This in turn goes to a question that comes up frequently in various forms when you watch as many true crime shows on TV as I do. A husband kills his wife. Why? He didn't want to divorce her. This may satisfy a homicide detective or a jury, but we're still left with the question of why he went to so much trouble to kill his wife, cover up the crime, and then risk detection, prison, or even the needle -- wouldn't it simply have been easier and less expensive just to divorce her? We'll probably never get a good answer to that kind of question. It probably goes to the nature, and indeed the mystery, of evil.
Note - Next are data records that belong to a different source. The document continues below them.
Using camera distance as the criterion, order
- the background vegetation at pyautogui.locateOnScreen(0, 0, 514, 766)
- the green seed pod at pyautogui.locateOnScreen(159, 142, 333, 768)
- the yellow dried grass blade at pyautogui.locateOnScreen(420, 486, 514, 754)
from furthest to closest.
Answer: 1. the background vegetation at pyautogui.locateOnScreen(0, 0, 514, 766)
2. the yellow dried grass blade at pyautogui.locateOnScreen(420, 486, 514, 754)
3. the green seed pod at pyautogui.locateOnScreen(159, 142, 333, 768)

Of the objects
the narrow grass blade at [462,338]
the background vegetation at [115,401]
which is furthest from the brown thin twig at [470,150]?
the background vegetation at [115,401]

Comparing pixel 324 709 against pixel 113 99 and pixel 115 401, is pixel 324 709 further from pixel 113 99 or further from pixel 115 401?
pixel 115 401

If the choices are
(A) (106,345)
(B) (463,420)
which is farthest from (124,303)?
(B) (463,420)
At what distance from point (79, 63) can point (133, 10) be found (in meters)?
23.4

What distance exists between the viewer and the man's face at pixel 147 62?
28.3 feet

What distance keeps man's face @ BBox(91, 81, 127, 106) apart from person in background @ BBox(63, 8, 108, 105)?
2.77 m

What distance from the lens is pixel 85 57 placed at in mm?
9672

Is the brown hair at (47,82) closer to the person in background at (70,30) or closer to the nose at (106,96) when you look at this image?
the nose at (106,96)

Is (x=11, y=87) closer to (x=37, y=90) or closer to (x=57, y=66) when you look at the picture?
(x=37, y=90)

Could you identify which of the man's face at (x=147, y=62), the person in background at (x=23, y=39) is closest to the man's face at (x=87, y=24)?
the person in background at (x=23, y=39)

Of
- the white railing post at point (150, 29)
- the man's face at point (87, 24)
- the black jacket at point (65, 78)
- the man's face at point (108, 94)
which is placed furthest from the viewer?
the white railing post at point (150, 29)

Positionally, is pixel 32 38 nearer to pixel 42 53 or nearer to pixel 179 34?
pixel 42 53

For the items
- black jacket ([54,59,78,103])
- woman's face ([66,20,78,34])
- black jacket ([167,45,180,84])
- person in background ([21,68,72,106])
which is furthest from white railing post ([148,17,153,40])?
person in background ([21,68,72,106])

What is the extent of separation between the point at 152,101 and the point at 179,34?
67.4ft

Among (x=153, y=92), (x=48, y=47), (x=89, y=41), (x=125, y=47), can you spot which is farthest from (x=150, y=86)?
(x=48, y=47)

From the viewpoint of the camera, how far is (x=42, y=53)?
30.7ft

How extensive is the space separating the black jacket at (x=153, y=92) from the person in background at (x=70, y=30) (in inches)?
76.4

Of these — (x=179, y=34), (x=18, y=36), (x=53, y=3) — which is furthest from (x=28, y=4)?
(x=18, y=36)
I've mentioned in passing the 2006 resignation of Fr Kelley's predecessor as rector, Fr Greg Wilcox, because this was a highly divisive issue for the parish before the current troubles. This was before my time, but several longer-term parishioners filled me in on the circumstances. Fr Wilcox had what one such informant characterized to me as a "meltdown", in which he bought into a cult-like get-rich-quick scheme, one of the tinhorn movements derived from est. This was a sad situation, although to then-bishop Stewart, it wasn't that difficult: est wasn't Christian, and he ordered Wilcox to drop it. The parish had a harder time working this out, and there were apparently several highly contentious meetings, even though it appeared that Wilcox had essentially abandoned his duties.
I think this was hard because. as I've seen mentioned now and then, St Mary of the Angels was less an Anglican parish than an exclusive social club. The weaker Fr Wilcox was, the better for the in-group in the parish. Exactly who was on which side of the Wilcox controversy I can't say, but I would simply think that those whose interest was less in religion than in social standing would prefer a rector who was distracted.
In 2007, the vestry hired Fr Kelley as Wilcox's successor. From the standpoint of a conscientious vestry in an Anglo-Catholic parish, this was an excellent choice. Fr Kelley had been to a real seminary, had been ordained an Episcopal priest and had had a career in that denomination, and at the time he was hired, was teaching Christian history at the distinguished Hillsdale College. He had good continuing relations with several conservative Episcopal bishops. He was not, in other words, a Stephen Strawn or a Brian Marsh.
He also had a strong character and a strong sense of integrity. In my own experience, I've found that some people simply have a great deal of difficulty even being around people with a strong sense of integrity. I think this is one explanation for why some people in the traditional parish in-group (and others who were new but wannabes) found Kelley so upsetting. He intended to focus the parish on real Anglo-Catholicism, rather than what the Episcopal priest who conducted my confirmation class in that denomination characterized as the motive to say you're somehow catholic without paying the dues you need to pay actually to be Catholic. He didn't come to St Mary's intending to take it into the Ordinariate, which was just a glimmer in Pope Benedict's eye at the time, but when the opportunity arose, he felt it was the parish's best option. A minority in the parish strongly disagreed and appear to have enlisted the support of other parties in the ACA to stop the process.
This is my best guess as to motive. We're left with the true-crime question: if you don't like the rector, why not do what almost everyone else does, go to the church down the street, on the other side of town, in the other denomination? Why burn yourself out fighting this petty little battle? I can only say it goes to the mystery of evil.